• [WRITTEN PROBLEM]
Your task is to repeat the listing exactly.

Start

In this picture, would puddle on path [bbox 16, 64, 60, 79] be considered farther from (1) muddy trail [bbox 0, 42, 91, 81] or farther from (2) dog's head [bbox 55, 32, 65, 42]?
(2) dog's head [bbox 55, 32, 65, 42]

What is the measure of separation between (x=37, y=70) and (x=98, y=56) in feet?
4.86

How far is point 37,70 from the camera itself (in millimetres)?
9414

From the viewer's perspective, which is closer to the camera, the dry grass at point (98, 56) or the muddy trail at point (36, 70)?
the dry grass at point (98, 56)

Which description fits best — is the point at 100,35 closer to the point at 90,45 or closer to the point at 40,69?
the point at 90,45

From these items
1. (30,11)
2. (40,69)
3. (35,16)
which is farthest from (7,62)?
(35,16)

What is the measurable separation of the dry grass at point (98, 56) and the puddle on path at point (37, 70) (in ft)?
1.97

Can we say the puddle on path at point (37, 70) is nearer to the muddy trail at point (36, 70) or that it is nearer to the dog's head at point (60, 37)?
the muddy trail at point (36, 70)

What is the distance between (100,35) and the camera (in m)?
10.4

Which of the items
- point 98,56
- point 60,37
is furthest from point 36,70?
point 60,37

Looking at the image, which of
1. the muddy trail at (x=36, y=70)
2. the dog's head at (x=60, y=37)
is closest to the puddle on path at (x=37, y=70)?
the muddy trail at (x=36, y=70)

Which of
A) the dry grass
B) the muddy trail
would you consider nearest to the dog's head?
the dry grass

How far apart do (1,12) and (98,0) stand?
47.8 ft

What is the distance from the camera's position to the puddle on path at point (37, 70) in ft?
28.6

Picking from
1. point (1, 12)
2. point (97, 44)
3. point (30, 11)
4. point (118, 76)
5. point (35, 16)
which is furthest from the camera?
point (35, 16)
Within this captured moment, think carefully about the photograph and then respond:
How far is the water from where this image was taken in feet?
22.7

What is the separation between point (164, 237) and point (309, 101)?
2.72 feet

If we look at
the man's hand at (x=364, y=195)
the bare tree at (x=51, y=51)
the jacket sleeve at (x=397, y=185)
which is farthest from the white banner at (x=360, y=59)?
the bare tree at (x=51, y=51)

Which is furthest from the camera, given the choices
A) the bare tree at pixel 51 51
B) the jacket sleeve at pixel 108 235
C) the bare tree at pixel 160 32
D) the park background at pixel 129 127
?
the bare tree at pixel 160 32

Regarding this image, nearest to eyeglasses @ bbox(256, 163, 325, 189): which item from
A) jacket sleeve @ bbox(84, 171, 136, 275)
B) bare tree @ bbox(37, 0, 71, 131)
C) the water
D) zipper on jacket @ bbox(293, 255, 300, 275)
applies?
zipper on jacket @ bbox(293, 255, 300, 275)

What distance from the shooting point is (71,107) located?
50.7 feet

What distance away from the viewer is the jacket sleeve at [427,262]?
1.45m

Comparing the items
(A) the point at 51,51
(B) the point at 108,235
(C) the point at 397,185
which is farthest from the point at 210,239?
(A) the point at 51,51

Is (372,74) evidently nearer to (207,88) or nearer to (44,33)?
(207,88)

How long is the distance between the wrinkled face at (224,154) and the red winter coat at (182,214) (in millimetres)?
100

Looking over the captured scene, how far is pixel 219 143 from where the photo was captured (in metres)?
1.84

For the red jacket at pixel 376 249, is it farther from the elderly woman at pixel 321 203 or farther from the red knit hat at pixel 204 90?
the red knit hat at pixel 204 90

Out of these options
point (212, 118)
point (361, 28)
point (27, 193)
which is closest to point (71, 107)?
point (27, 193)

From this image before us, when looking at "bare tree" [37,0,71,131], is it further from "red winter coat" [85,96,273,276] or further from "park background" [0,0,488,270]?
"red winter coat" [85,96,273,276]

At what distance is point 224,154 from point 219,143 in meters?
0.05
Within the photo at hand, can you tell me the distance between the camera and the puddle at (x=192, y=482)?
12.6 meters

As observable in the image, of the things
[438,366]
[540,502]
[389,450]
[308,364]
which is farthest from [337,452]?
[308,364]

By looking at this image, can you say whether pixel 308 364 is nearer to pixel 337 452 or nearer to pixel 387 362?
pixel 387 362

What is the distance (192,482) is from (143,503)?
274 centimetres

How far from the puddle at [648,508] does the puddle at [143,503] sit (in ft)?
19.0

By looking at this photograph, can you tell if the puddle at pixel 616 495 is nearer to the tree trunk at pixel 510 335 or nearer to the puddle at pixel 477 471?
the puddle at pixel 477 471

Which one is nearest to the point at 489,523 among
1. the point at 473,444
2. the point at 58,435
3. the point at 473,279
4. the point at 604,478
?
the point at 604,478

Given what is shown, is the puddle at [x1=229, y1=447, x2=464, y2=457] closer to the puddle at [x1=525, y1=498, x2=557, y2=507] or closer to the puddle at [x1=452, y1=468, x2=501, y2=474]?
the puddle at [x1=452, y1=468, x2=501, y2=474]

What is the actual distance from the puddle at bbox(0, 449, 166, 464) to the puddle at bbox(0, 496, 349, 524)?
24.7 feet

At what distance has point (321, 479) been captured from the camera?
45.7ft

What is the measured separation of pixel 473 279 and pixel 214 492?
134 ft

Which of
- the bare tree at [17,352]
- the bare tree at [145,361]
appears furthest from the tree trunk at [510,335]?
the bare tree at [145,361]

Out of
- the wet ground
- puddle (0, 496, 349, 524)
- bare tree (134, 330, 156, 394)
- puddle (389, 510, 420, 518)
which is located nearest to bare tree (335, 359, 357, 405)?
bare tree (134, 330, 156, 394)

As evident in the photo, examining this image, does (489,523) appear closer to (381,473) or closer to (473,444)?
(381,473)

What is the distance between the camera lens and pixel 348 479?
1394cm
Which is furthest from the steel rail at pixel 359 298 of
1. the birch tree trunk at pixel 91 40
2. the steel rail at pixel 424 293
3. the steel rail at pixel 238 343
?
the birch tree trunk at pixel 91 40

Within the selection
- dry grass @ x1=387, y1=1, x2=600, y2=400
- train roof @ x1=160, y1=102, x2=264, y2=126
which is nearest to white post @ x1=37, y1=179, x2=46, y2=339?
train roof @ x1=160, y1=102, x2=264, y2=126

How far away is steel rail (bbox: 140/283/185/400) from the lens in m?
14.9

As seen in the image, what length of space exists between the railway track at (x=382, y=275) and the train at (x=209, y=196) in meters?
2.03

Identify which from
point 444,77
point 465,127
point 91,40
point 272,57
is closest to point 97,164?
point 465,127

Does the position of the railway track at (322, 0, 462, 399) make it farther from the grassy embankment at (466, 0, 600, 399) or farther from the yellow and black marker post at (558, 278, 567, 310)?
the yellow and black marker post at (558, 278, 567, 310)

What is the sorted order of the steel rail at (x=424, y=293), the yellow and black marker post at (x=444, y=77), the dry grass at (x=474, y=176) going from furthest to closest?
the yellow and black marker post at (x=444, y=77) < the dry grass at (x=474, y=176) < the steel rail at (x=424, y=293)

End

• [CORRECT OUTPUT]
In this picture, would puddle on path [bbox 16, 64, 60, 79] be considered farther from (1) muddy trail [bbox 0, 42, 91, 81] or farther from (2) dog's head [bbox 55, 32, 65, 42]?
(2) dog's head [bbox 55, 32, 65, 42]

What is the measure of separation between (x=37, y=70) and (x=98, y=56) in feet?
4.86

How far is point 37,70 from the camera itself (in millimetres)?
9414

From the viewer's perspective, which is closer to the camera, the dry grass at point (98, 56) or the muddy trail at point (36, 70)?
the dry grass at point (98, 56)

Which description fits best — is the point at 100,35 closer to the point at 90,45 or closer to the point at 40,69?
the point at 90,45

From these items
1. (30,11)
2. (40,69)
3. (35,16)
which is farthest from (7,62)?
(35,16)

What is the measurable separation of the dry grass at point (98, 56) and the puddle on path at point (37, 70) (in ft)?
1.97

Can we say the puddle on path at point (37, 70) is nearer to the muddy trail at point (36, 70) or that it is nearer to the dog's head at point (60, 37)?
the muddy trail at point (36, 70)

What is the distance between (100,35) and the camera (in m)?
10.4

Which of the items
- point 98,56
- point 60,37
is furthest from point 36,70?
point 60,37

Looking at the image, which of
1. the muddy trail at (x=36, y=70)
2. the dog's head at (x=60, y=37)
is closest to the puddle on path at (x=37, y=70)?
the muddy trail at (x=36, y=70)

Which of
A) the dry grass
B) the muddy trail
would you consider nearest to the dog's head?
the dry grass

How far apart do (1,12) and (98,0) stand?
47.8 ft

What is the distance from the camera's position to the puddle on path at point (37, 70) in ft?
28.6

Picking from
1. point (1, 12)
2. point (97, 44)
3. point (30, 11)
4. point (118, 76)
5. point (35, 16)
which is furthest from the camera?
point (35, 16)
Within this captured moment, think carefully about the photograph and then respond:
How far is the water from where this image was taken in feet?
22.7

What is the separation between point (164, 237) and point (309, 101)?
2.72 feet

If we look at
the man's hand at (x=364, y=195)
the bare tree at (x=51, y=51)
the jacket sleeve at (x=397, y=185)
which is farthest from the white banner at (x=360, y=59)?
the bare tree at (x=51, y=51)

Which is furthest from the camera, given the choices
A) the bare tree at pixel 51 51
B) the jacket sleeve at pixel 108 235
C) the bare tree at pixel 160 32
D) the park background at pixel 129 127
?
the bare tree at pixel 160 32

Regarding this image, nearest to eyeglasses @ bbox(256, 163, 325, 189): which item from
A) jacket sleeve @ bbox(84, 171, 136, 275)
B) bare tree @ bbox(37, 0, 71, 131)
C) the water
D) zipper on jacket @ bbox(293, 255, 300, 275)
applies?
zipper on jacket @ bbox(293, 255, 300, 275)

What distance from the shooting point is (71,107) located?
50.7 feet

What distance away from the viewer is the jacket sleeve at [427,262]?
1.45m

Comparing the items
(A) the point at 51,51
(B) the point at 108,235
(C) the point at 397,185
which is farthest from the point at 210,239?
(A) the point at 51,51

Is (372,74) evidently nearer to (207,88) or nearer to (44,33)?
(207,88)

How long is the distance between the wrinkled face at (224,154) and the red winter coat at (182,214) (in millimetres)?
100

Looking over the captured scene, how far is pixel 219 143 from where the photo was captured (in metres)?
1.84

For the red jacket at pixel 376 249, is it farther from the elderly woman at pixel 321 203 or farther from the red knit hat at pixel 204 90?
the red knit hat at pixel 204 90

Out of these options
point (212, 118)
point (361, 28)
point (27, 193)
which is closest to point (71, 107)?
point (27, 193)

From this image before us, when looking at "bare tree" [37,0,71,131], is it further from "red winter coat" [85,96,273,276] or further from "park background" [0,0,488,270]?
"red winter coat" [85,96,273,276]

At what distance is point 224,154 from point 219,143 in meters?
0.05
Within the photo at hand, can you tell me the distance between the camera and the puddle at (x=192, y=482)?
12.6 meters

As observable in the image, of the things
[438,366]
[540,502]
[389,450]
[308,364]
which is farthest from [337,452]?
[308,364]

By looking at this image, can you say whether pixel 308 364 is nearer to pixel 337 452 or nearer to pixel 387 362?
pixel 387 362

What is the distance (192,482) is from (143,503)?
274 centimetres

How far from the puddle at [648,508] does the puddle at [143,503] sit (in ft)?
19.0

By looking at this photograph, can you tell if the puddle at pixel 616 495 is nearer to the tree trunk at pixel 510 335 or nearer to the puddle at pixel 477 471?
the puddle at pixel 477 471

Which one is nearest to the point at 489,523 among
1. the point at 473,444
2. the point at 58,435
3. the point at 473,279
4. the point at 604,478
?
the point at 604,478

Given what is shown, is the puddle at [x1=229, y1=447, x2=464, y2=457] closer to the puddle at [x1=525, y1=498, x2=557, y2=507] or closer to the puddle at [x1=452, y1=468, x2=501, y2=474]?
the puddle at [x1=452, y1=468, x2=501, y2=474]

What is the actual distance from the puddle at bbox(0, 449, 166, 464) to the puddle at bbox(0, 496, 349, 524)?
24.7 feet

At what distance has point (321, 479) been captured from the camera?
45.7ft

What is the measured separation of pixel 473 279 and pixel 214 492?
134 ft

Which of
- the bare tree at [17,352]
- the bare tree at [145,361]
appears furthest from the tree trunk at [510,335]?
the bare tree at [145,361]

Out of
- the wet ground
- puddle (0, 496, 349, 524)
- bare tree (134, 330, 156, 394)
- puddle (389, 510, 420, 518)
which is located nearest to bare tree (335, 359, 357, 405)?
bare tree (134, 330, 156, 394)

As evident in the photo, examining this image, does (489,523) appear closer to (381,473) or closer to (473,444)?
(381,473)

What is the distance between the camera lens and pixel 348 479?
1394cm
Which is furthest from the steel rail at pixel 359 298 of
1. the birch tree trunk at pixel 91 40
2. the steel rail at pixel 424 293
3. the steel rail at pixel 238 343
?
the birch tree trunk at pixel 91 40

Within the selection
- dry grass @ x1=387, y1=1, x2=600, y2=400
- train roof @ x1=160, y1=102, x2=264, y2=126
which is nearest to white post @ x1=37, y1=179, x2=46, y2=339?
train roof @ x1=160, y1=102, x2=264, y2=126

How far away is steel rail (bbox: 140/283/185/400) from the lens in m?
14.9

As seen in the image, what length of space exists between the railway track at (x=382, y=275) and the train at (x=209, y=196) in meters?
2.03

Identify which from
point 444,77
point 465,127
point 91,40
point 272,57
is closest to point 97,164?
point 465,127

Does the position of the railway track at (322, 0, 462, 399) make it farther from the grassy embankment at (466, 0, 600, 399) or farther from the yellow and black marker post at (558, 278, 567, 310)?
the yellow and black marker post at (558, 278, 567, 310)

What is the sorted order of the steel rail at (x=424, y=293), the yellow and black marker post at (x=444, y=77), the dry grass at (x=474, y=176) going from furthest to closest?
the yellow and black marker post at (x=444, y=77) < the dry grass at (x=474, y=176) < the steel rail at (x=424, y=293)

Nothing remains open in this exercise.